DIG IT AWARD FINALIST: OPEN DATA
Connecting classified and unclassified big data
- By Matt Leonard
- Oct 12, 2016
Some of the data used to fight terrorism is classified, but much of it is not. That makes it difficult to cross-reference and share information while still enforcing the appropriate level of security.
To address that problem, the Department of Homeland Security created the DHS Data Framework, which consists of two Hadoop data lakes (or data management platforms) that can handle large volumes of information. It also uses attribute-based access controls so that designated users can see data while protecting privacy, civil rights and civil liberties.
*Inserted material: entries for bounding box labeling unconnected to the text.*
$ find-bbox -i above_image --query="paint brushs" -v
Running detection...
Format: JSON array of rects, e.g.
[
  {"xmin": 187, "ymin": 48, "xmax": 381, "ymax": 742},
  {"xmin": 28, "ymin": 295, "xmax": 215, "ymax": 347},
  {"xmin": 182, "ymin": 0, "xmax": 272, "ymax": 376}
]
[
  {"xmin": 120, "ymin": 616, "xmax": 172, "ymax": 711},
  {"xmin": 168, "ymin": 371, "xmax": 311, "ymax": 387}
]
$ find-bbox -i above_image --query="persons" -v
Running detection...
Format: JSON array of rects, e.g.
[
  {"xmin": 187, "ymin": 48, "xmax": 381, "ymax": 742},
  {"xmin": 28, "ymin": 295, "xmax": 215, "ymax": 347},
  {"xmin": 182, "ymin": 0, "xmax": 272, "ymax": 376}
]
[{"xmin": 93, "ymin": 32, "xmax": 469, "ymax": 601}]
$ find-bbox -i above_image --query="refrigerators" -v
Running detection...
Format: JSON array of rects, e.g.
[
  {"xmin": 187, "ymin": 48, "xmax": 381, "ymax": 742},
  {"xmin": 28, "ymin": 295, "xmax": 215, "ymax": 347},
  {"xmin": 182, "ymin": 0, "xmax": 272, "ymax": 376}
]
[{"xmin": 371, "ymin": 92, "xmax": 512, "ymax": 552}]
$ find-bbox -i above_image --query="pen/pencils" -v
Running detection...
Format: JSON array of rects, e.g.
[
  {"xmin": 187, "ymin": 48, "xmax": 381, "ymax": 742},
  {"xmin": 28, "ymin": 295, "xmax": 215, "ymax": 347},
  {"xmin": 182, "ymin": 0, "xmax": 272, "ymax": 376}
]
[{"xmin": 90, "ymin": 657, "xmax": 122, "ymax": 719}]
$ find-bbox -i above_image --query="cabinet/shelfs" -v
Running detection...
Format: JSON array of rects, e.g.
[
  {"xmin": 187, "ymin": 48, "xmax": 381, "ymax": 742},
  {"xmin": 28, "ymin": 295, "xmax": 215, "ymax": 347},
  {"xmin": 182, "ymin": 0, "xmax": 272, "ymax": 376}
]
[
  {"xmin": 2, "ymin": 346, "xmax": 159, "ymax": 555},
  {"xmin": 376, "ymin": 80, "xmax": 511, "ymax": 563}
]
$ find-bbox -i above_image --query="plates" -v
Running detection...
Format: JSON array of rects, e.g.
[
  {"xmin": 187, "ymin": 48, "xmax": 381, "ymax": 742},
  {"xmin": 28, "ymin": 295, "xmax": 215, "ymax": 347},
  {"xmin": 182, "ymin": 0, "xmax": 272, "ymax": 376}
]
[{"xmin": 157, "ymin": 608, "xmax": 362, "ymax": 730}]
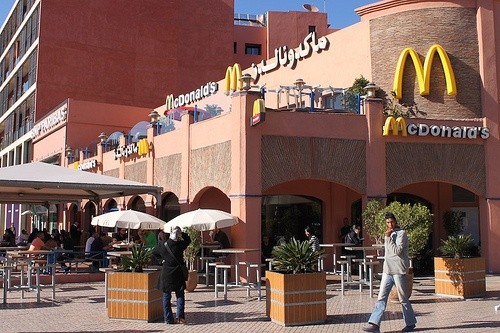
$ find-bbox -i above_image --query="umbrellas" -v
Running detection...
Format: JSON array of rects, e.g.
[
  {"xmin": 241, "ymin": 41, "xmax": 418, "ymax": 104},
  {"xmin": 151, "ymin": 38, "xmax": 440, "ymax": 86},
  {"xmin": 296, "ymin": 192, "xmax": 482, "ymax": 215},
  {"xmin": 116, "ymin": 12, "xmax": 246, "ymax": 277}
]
[
  {"xmin": 91, "ymin": 208, "xmax": 167, "ymax": 251},
  {"xmin": 164, "ymin": 207, "xmax": 239, "ymax": 270},
  {"xmin": 264, "ymin": 195, "xmax": 312, "ymax": 205}
]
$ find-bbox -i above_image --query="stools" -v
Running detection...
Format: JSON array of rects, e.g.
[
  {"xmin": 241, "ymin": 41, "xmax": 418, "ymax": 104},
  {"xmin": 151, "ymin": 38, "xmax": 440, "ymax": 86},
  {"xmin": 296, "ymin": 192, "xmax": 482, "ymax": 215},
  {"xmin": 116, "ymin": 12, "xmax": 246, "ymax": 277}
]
[
  {"xmin": 0, "ymin": 258, "xmax": 60, "ymax": 308},
  {"xmin": 200, "ymin": 255, "xmax": 386, "ymax": 303}
]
“There are a number of different problems that we’re looking to solve with the data framework,” said Paul Reynolds, director of the DHS Data Framework. “Many of them can’t be solved unless you bring the data into one location.”
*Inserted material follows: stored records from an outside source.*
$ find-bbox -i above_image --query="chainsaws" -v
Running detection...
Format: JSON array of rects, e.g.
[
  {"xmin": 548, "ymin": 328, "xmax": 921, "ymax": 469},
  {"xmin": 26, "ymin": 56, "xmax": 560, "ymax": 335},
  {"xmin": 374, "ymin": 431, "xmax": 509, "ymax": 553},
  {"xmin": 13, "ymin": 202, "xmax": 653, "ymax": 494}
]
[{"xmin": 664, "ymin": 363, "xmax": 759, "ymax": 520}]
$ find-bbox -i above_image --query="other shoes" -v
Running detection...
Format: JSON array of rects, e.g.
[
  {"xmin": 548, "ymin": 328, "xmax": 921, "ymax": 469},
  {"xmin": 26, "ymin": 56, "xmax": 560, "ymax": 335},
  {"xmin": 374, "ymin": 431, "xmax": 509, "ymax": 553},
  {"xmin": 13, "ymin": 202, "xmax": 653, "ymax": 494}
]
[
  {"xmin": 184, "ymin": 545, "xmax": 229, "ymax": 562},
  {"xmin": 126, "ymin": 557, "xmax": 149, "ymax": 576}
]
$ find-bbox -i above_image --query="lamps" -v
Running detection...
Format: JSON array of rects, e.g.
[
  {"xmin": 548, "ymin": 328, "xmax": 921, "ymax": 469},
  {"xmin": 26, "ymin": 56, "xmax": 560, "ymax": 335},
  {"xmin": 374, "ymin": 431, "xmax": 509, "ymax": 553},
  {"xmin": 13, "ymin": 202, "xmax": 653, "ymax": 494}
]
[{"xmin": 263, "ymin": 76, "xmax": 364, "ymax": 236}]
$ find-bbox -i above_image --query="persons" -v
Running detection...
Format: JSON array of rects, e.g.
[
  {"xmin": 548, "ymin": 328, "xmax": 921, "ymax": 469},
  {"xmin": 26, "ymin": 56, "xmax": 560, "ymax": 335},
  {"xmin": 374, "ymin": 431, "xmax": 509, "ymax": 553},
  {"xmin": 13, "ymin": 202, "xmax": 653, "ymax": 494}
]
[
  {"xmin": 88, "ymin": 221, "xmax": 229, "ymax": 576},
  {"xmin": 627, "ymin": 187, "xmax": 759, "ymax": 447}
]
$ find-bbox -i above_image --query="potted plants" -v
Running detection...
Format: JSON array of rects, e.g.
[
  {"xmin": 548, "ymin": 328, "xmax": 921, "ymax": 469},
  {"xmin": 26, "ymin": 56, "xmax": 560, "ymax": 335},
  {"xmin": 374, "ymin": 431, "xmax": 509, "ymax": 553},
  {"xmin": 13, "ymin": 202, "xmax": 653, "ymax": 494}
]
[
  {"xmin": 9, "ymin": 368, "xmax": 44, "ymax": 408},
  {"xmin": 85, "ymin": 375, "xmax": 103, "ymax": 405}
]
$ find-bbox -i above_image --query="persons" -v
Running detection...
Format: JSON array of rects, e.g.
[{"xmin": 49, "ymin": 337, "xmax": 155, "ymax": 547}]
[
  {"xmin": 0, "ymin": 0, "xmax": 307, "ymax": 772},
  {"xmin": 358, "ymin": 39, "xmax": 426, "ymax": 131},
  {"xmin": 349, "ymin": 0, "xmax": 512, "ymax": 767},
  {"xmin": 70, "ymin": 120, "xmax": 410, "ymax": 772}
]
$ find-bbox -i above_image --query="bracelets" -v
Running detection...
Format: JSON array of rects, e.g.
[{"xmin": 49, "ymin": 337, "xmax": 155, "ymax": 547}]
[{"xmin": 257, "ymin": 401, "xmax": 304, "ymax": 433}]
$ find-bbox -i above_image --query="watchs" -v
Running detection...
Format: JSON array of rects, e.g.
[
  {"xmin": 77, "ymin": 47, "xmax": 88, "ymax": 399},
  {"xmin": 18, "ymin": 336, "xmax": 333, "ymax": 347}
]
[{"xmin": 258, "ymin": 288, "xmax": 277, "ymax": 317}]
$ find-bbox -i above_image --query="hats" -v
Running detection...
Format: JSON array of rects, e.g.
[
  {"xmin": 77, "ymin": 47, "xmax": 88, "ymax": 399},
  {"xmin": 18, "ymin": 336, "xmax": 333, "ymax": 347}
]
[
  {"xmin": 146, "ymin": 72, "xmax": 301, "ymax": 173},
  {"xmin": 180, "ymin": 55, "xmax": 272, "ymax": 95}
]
Law enforcement officials who are investigating a terrorism suspect, for instance, need to look at classified and unclassified data. Until the data framework, there wasn’t an efficient way to do that, especially not in real time, Reynolds said.
The system takes the unclassified data and moves it up to the classified networks, “so the data itself is still unclassified, but it's sitting in a classified spot,” he said.
The classified and unclassified data sit in two separate Hadoop data lakes that use a cross-domain guard to share data in near-real time. When the framework is fully operational, DHS officials expect to have 20 to 25 databases in the lakes. Right now, four are fully operational and nine are being populated.
And they aren’t small databases. Reynolds said one of them has about 70 billion records in it.
The framework is currently only being used for counterterrorism purposes, but he said he expects that it will ultimately be used for additional mission areas.
Matt Leonard is a former reporter for GCN.